Short exercise: Output the lines of the listing between the line containing "How far is point" and the line containing "Answer: [475,146] →", inclusive, reproducing each one verbatim.

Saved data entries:
■ ■ ■ ■ ■ ■ ■
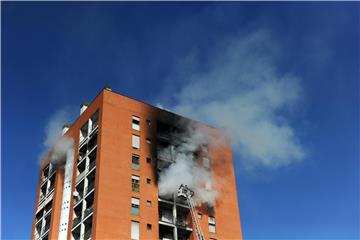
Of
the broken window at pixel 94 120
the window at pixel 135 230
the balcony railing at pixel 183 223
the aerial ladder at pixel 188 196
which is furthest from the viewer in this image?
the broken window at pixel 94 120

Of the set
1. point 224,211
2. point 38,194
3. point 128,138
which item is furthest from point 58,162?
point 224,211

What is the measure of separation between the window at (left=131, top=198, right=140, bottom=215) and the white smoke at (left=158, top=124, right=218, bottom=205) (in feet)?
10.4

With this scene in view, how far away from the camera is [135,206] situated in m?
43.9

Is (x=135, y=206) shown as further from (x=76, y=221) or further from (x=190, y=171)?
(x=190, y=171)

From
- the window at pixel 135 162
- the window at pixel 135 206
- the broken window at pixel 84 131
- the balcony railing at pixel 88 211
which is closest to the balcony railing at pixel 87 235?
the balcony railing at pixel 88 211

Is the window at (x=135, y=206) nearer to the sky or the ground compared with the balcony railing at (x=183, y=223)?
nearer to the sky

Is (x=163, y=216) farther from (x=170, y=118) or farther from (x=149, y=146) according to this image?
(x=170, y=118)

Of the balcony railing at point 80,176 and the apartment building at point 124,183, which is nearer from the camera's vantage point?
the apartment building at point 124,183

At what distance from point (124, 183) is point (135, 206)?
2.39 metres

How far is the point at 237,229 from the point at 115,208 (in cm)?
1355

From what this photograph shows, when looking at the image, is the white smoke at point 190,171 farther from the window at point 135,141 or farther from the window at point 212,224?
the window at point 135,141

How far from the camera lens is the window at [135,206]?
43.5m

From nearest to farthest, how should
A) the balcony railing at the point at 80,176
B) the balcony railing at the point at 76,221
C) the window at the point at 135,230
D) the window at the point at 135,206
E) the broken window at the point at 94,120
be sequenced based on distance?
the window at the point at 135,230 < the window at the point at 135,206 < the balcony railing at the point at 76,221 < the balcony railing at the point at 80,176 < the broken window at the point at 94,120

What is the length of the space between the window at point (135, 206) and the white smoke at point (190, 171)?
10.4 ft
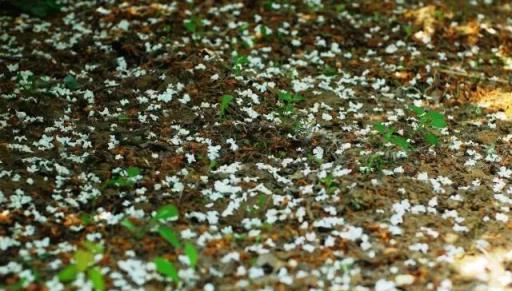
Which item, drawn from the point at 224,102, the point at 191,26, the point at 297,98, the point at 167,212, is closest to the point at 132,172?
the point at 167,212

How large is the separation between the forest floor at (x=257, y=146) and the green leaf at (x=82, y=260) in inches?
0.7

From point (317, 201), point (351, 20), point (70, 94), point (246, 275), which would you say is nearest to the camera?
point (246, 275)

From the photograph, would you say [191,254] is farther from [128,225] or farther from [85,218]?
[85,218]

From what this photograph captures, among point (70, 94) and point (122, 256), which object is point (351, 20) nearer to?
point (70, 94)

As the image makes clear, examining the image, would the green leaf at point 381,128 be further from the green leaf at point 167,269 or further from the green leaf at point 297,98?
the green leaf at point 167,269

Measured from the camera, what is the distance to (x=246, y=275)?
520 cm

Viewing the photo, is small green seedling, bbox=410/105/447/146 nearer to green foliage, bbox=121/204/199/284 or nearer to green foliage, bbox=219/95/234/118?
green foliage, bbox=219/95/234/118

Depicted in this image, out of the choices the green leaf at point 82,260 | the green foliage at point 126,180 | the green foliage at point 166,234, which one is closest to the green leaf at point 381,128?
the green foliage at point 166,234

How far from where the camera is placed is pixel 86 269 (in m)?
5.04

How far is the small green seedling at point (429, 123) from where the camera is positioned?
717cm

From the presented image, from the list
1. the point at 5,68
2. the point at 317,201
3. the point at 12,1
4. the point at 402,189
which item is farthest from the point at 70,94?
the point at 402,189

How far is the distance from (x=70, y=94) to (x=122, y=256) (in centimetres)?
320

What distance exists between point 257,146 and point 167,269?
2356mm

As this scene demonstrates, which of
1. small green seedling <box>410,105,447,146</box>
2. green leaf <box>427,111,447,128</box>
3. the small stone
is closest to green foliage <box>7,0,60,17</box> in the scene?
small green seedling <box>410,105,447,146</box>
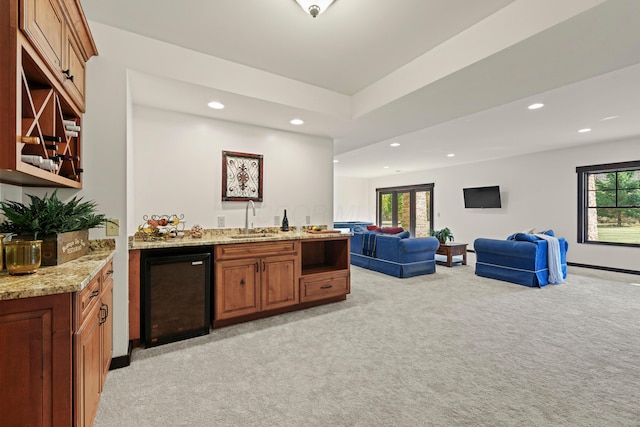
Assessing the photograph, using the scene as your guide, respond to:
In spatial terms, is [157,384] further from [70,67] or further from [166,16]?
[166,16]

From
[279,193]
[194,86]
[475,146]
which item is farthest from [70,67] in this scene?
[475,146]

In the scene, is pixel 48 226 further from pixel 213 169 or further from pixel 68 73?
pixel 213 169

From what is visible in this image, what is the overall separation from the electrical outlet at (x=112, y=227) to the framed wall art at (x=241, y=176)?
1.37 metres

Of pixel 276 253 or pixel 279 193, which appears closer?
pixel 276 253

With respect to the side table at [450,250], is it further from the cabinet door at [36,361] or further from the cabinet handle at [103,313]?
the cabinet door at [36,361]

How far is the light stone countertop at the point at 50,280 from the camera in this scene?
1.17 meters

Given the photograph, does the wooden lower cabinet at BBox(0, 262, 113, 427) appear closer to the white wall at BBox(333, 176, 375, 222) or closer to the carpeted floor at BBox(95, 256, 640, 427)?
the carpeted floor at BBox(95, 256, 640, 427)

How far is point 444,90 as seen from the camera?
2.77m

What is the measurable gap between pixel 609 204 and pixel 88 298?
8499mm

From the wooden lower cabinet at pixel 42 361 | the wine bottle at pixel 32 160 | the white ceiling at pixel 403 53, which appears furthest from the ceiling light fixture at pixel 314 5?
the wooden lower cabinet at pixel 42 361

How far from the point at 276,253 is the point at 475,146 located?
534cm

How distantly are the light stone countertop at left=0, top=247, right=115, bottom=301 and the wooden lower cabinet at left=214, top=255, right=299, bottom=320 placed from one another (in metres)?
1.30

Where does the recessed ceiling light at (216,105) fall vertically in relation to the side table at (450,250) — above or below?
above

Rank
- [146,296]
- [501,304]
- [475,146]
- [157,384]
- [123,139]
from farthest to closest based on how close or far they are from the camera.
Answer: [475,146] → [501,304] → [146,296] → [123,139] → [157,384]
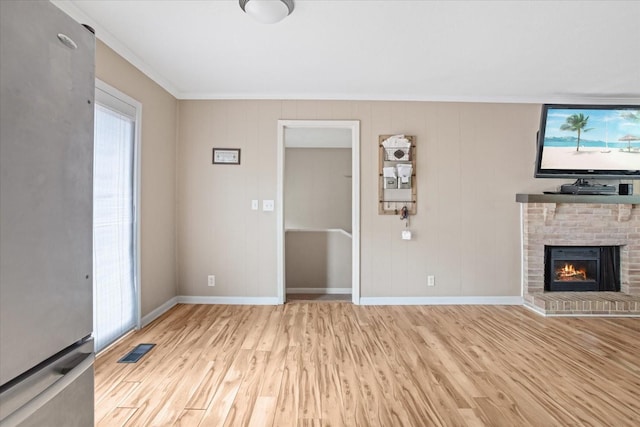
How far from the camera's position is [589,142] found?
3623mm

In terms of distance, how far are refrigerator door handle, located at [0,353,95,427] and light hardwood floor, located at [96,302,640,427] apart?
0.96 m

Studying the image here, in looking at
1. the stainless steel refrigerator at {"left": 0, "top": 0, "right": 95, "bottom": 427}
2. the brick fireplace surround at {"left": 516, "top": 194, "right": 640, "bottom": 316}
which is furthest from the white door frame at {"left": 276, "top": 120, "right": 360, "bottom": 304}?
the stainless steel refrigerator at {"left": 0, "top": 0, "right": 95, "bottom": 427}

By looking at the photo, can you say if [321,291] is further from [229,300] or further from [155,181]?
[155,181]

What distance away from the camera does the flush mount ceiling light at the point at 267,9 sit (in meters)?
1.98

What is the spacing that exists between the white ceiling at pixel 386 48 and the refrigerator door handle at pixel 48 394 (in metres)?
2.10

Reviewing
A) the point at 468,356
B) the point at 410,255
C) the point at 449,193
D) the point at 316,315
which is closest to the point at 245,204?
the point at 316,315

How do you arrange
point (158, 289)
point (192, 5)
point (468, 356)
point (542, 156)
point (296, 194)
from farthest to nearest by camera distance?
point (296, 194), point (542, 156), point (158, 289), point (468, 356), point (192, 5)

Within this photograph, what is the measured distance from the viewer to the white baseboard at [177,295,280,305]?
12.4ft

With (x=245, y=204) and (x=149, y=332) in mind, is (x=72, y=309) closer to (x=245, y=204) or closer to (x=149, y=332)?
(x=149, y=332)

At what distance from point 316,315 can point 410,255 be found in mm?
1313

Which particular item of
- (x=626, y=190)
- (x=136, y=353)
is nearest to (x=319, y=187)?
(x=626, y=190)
■ ■ ■ ■ ■ ■ ■
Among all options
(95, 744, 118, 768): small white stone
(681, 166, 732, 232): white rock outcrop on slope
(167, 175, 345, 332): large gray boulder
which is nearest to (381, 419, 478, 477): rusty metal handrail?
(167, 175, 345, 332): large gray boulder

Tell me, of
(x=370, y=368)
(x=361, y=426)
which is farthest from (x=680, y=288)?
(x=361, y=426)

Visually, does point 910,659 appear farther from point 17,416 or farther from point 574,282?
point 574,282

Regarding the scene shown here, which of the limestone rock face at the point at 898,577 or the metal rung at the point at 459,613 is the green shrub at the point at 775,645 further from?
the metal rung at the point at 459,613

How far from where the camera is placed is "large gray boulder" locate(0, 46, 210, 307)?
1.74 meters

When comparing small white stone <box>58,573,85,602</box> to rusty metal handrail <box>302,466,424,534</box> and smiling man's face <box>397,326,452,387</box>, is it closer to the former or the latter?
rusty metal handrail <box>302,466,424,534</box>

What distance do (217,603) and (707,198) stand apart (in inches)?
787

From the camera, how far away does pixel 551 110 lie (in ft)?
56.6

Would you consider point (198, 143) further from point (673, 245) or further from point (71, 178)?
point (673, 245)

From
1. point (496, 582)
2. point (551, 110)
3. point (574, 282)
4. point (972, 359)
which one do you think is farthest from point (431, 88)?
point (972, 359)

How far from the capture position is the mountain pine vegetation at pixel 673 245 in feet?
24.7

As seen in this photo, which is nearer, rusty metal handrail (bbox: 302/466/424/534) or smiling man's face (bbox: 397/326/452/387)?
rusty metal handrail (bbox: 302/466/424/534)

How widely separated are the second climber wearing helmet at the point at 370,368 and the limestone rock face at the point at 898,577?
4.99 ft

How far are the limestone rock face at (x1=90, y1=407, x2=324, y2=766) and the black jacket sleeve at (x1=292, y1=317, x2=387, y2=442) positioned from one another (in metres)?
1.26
■ ■ ■ ■ ■ ■ ■
Exercise solution:
How far is point 444,90 as seen from the camera?
2.77m

What is the measurable gap between pixel 609 204 and pixel 88 298?
8499mm

From the wooden lower cabinet at pixel 42 361 | the wine bottle at pixel 32 160 | the white ceiling at pixel 403 53, which appears furthest from the ceiling light fixture at pixel 314 5?
the wooden lower cabinet at pixel 42 361

How far from the point at 276,253 is the point at 475,146 located?
534cm

How distantly are the light stone countertop at left=0, top=247, right=115, bottom=301 and the wooden lower cabinet at left=214, top=255, right=299, bottom=320 placed from one another (in metres)?
1.30

Where does the recessed ceiling light at (216,105) fall vertically in relation to the side table at (450,250) — above or below?
above

Rank
- [146,296]
- [501,304]
- [475,146]
- [157,384]
- [123,139]
from farthest to closest based on how close or far they are from the camera.
Answer: [475,146] → [501,304] → [146,296] → [123,139] → [157,384]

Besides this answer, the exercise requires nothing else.